In a dramatic turn of events, Brent crude oil prices surged by 10% to approximately $80 per barrel as tensions in the Middle East escalate following US and Israeli military actions against Iran. Analysts are now predicting that, if the situation continues to deteriorate, prices could soar to $100 or even higher, driven by fears surrounding the crucial Strait of Hormuz.
Strait of Hormuz at the Centre of Market Volatility
The Strait of Hormuz, a vital maritime corridor through which over 20% of the world’s oil supply is transported, has emerged as the focal point of current market instability. Ajay Parmar, Director of Energy and Refining at ICIS, highlighted that while military actions contribute to rising oil prices, the imminent threat of the Strait’s closure is the primary concern.

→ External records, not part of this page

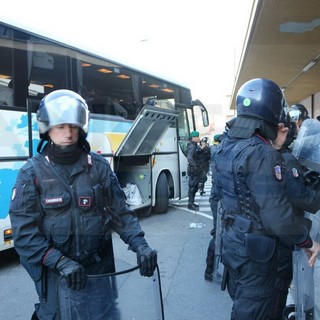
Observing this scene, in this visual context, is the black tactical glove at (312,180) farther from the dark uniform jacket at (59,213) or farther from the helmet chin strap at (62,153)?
the helmet chin strap at (62,153)

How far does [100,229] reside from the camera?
79.0 inches

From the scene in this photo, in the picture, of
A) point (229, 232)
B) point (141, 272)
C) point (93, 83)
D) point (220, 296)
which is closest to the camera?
point (141, 272)

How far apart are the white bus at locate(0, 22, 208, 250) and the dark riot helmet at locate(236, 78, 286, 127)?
344cm

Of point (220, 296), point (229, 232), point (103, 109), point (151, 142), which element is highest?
point (103, 109)

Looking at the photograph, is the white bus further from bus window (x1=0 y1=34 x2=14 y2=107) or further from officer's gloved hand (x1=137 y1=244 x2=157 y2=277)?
officer's gloved hand (x1=137 y1=244 x2=157 y2=277)

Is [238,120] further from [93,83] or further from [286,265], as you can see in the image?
[93,83]

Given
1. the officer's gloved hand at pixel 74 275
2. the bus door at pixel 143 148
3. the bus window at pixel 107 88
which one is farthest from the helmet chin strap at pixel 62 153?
the bus door at pixel 143 148

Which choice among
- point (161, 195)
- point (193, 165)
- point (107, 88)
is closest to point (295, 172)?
point (107, 88)

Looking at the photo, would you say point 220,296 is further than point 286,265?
Yes

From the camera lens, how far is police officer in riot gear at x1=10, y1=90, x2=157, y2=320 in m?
1.84

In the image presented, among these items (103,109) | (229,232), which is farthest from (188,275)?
(103,109)

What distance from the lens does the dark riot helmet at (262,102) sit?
7.26ft

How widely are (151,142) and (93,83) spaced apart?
1828 millimetres

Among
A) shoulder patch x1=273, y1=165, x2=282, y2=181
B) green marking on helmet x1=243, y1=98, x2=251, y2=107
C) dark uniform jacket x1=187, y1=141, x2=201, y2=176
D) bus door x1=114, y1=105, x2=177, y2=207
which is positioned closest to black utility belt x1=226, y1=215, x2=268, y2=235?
shoulder patch x1=273, y1=165, x2=282, y2=181
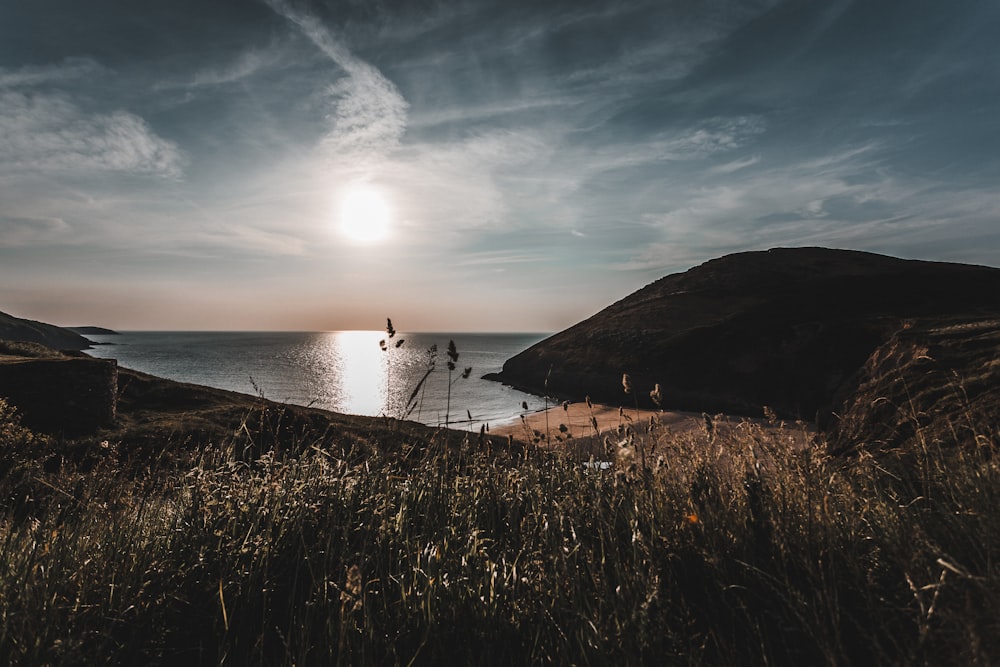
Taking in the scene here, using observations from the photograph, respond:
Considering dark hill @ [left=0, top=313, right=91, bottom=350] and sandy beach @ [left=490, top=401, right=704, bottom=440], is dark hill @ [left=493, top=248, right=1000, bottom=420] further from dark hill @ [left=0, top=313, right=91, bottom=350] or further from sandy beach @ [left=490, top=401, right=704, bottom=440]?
dark hill @ [left=0, top=313, right=91, bottom=350]

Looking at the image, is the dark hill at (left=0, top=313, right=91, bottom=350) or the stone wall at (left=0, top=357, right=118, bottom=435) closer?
the stone wall at (left=0, top=357, right=118, bottom=435)

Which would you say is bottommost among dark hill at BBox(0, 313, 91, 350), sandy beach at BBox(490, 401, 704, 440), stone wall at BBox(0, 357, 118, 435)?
sandy beach at BBox(490, 401, 704, 440)

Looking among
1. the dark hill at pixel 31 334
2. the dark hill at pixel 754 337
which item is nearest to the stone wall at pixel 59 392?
the dark hill at pixel 754 337

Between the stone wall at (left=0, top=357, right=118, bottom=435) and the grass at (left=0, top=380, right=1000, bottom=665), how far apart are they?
1338 cm

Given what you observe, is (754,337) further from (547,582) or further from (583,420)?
(547,582)

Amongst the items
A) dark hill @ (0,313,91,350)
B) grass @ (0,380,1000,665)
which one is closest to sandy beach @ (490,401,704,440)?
grass @ (0,380,1000,665)

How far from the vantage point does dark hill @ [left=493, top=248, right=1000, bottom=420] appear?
116ft

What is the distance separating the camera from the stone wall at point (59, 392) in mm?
13922

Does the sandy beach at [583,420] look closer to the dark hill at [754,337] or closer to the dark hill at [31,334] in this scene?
the dark hill at [754,337]

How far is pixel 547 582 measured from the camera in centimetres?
294

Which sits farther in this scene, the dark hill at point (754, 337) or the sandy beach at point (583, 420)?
the dark hill at point (754, 337)

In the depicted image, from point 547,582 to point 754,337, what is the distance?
43604 mm

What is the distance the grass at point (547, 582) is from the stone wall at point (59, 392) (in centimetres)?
1338

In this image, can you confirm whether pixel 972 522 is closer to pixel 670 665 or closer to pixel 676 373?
pixel 670 665
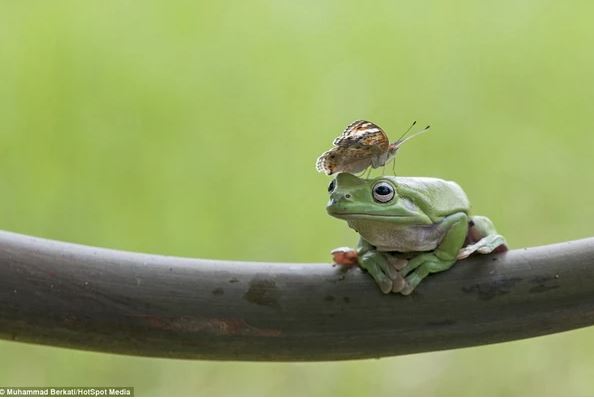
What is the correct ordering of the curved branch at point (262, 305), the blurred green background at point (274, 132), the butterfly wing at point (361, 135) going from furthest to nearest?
the blurred green background at point (274, 132) < the butterfly wing at point (361, 135) < the curved branch at point (262, 305)

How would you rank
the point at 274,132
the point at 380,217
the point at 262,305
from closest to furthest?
the point at 262,305
the point at 380,217
the point at 274,132

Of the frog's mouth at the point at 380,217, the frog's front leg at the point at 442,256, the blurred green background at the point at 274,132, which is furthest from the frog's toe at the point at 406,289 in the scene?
the blurred green background at the point at 274,132

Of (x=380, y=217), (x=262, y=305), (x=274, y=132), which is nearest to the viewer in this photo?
(x=262, y=305)

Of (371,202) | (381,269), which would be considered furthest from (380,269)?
(371,202)

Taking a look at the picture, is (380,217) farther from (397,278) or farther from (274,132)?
(274,132)

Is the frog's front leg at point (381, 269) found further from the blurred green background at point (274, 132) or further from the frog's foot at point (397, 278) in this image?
the blurred green background at point (274, 132)

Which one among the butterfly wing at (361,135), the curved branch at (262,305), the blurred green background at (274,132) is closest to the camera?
the curved branch at (262,305)

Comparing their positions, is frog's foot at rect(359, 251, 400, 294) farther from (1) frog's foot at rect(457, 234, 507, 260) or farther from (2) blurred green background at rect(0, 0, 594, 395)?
(2) blurred green background at rect(0, 0, 594, 395)

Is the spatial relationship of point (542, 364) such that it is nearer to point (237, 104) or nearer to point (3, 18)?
point (237, 104)
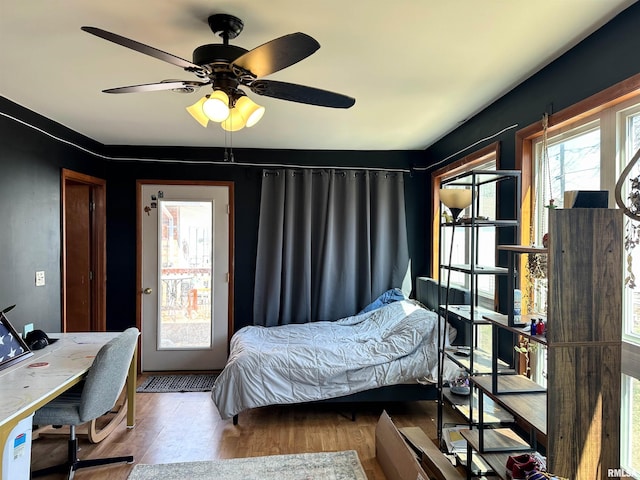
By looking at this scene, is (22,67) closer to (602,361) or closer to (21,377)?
(21,377)

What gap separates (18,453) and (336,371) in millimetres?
1913

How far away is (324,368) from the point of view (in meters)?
3.03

Reports indicate that many tanker owners and oil companies have ceased shipments through this key waterway following warnings from Tehran against navigation in the area.
“The anticipated market opening after the weekend will likely see prices approaching $100 per barrel, particularly if there is a prolonged disruption in the Strait,” Parmar noted, underscoring the potential for dramatic price increases.
Global Reactions and Economic Implications
Middle Eastern leaders have also cautioned the United States that escalating military conflict with Iran could have significant repercussions for global oil prices. RBC analyst Helima Croft reiterated this sentiment, while Barclays analysts echoed similar forecasts, suggesting that prices could reach the $100 mark.

In response to the crisis, OPEC+ decided on a modest output increase of 206,000 barrels per day, effective from April. However, this adjustment represents a mere fraction—less than 0.2%—of global oil demand, raising concerns about its effectiveness in stabilising the market.
Supply Chain Disruptions and Alternative Routes
The potential closure of the Strait of Hormuz could result in a staggering loss of 8 to 10 million barrels per day in crude oil supply, despite efforts to reroute oil through Saudi Arabia’s East-West pipeline and Abu Dhabi’s alternative infrastructure, according to Rystad Energy economist Jorge Leon. This situation has prompted Asian governments and refiners to reassess their stockpiles and consider alternative shipping routes.
Rystad anticipates that oil prices could increase by approximately $20, pushing them toward $92 per barrel when markets reopen. Such projections paint a concerning picture of the oil landscape as the region grapples with escalating tensions.
Why it Matters
The unfolding crisis in the Middle East has far-reaching implications not only for oil markets but also for global economies. As prices surge, the ripple effects could lead to increased costs for consumers and businesses alike, exacerbating inflationary pressures worldwide. The situation underscores the fragility of international energy supplies and highlights the urgent need for strategic planning to mitigate the risks associated with geopolitical instability in oil-rich regions.